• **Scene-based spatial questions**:
┏━━

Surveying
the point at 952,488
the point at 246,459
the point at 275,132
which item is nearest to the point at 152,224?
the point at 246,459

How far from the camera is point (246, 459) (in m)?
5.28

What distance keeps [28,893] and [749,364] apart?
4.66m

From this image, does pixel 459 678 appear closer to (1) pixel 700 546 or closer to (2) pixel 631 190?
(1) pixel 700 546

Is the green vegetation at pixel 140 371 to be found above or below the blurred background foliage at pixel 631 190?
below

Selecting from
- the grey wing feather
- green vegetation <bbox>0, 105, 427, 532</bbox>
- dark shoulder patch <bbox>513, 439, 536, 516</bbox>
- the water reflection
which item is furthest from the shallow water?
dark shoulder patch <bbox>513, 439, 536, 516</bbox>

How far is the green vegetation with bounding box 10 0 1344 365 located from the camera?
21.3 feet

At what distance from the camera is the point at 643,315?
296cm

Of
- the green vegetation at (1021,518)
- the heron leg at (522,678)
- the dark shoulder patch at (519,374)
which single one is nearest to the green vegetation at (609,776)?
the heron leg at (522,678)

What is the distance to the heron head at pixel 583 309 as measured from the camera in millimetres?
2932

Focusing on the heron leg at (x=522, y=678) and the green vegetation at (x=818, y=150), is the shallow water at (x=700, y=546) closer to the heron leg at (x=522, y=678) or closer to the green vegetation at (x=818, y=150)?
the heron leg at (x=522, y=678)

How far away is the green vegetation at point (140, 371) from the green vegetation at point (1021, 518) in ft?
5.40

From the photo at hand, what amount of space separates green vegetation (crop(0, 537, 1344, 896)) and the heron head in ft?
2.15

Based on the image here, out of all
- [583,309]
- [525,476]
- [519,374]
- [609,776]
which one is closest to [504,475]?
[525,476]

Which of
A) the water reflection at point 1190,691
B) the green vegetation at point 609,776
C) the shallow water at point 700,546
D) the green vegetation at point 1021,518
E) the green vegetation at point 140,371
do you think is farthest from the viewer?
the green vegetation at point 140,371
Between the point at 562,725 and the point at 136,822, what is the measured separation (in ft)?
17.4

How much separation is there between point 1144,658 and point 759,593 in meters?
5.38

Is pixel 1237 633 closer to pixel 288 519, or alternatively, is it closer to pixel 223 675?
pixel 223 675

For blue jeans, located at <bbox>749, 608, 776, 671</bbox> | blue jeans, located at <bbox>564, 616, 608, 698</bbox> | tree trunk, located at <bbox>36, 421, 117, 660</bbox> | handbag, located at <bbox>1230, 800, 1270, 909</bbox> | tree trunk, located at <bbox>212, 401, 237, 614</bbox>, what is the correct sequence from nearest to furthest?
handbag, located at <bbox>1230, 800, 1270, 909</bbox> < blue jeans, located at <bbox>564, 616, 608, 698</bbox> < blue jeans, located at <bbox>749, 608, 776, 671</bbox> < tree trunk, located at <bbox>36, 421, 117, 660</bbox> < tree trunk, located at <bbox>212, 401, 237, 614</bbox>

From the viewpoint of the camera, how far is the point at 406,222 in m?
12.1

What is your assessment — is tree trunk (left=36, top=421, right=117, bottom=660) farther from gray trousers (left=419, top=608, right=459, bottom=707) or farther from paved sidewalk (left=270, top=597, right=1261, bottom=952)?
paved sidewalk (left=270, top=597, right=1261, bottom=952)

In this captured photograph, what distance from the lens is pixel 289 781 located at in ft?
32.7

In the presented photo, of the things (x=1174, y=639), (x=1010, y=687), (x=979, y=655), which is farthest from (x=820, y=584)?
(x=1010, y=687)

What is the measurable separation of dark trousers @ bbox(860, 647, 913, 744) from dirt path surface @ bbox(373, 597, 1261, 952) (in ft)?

┗━━

• **STATED TASK**: Copy out verbatim every line from the one containing "In the presented" through the last line of the items, both ends included.

• **SOLVED PROBLEM**:
In the presented photo, of the things (x=1174, y=639), (x=1010, y=687), (x=979, y=655), which is farthest from (x=820, y=584)?
(x=1010, y=687)

What is the measurable separation of dark trousers @ bbox(860, 647, 913, 744) from dirt path surface @ bbox(373, 597, 1261, 952) (in ft)?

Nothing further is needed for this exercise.